25.9.15

Die Unvollendete

Filmpremiere des Grimme-Preisträgers Mosblech nach neun Jahren Entwicklung


Aachen / Eupen. „Die Unvollendete" - selten war ein Filmtitel passender. Grimme-Preisträger Bernd Mosblech geht mit seinem Langzeit-Projekt über das unvollendete, das ungelöste Problem von Atomenergie und -Müll erstmals an die Öffentlichkeit - in einer nach neun Jahren nun vollendeten Fassung der essayistischen Dokumentation. Dass darin die Brennkammer-Techniker der „Camerata Nucleare" Mahlers „Unvollendete" sogar in einem unvollendeten, sprich: ungenutzten Atommeiler spielen, gehört zu den vielen unglaublichen Pointen, an denen der großartige Film reich ist. „Die Unvollendete" hat am Samstag in Eupen (26.9., 20 Uhr, Schlachthof) ihre regionale Premiere, die Mosblech seinen beiden Töchtern widmet. Ein großer Film von einem großartigen Regisseur, der im Gegensatz zu anderen bewusst offen an das Thema rangeht und dem so auf Seiten der Kern-Techniker einzigartige Einsichten gewährt.
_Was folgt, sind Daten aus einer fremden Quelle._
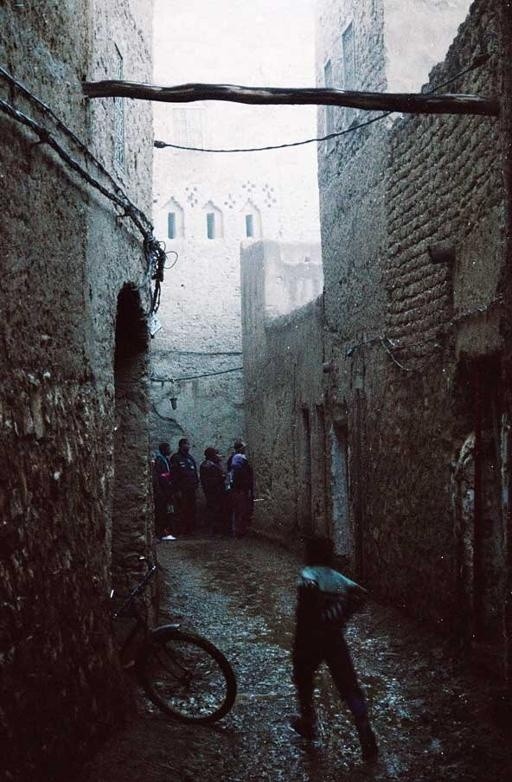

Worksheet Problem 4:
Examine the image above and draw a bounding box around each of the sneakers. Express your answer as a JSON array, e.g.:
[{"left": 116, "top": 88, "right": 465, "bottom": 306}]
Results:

Seit Jahren filmt Bernd Mosblech komplett unabhängig, also ohne Unterstützung von Produzenten oder Sendern an diesem persönlichen Projekt. Dabei ist der Regisseur, Kameramann und Produzent eine bekannte Größe der deutschen Filmszene: Neben dem Grimme-Preis 1991 für „Alte Kameraden", der Dokumentation über den Aachener Radsportler Christian Pützfeld, der Sportdoku „Die Hölle von Flandern" (1996) hat der 1942 Geborene auch immer wieder wichtige Filme wie „Safari Rallye" (2001) in Afrika gedreht.



In seinem neuesten Werk muss nicht erst ein Atom-Physiker auf seiner Model-Eisenbahn mit Castor-Containern spielen, um den Wahnwitz der Situation klar zu machen. Der Tatsache, dass der im belgischen Lontzen lebende Regisseur Bernd Mosblech das Vertrauen von herausragenden Köpfen der Atom-Technik gewann, verdankt „Die Unvollendete" erstaunliche Einblicke.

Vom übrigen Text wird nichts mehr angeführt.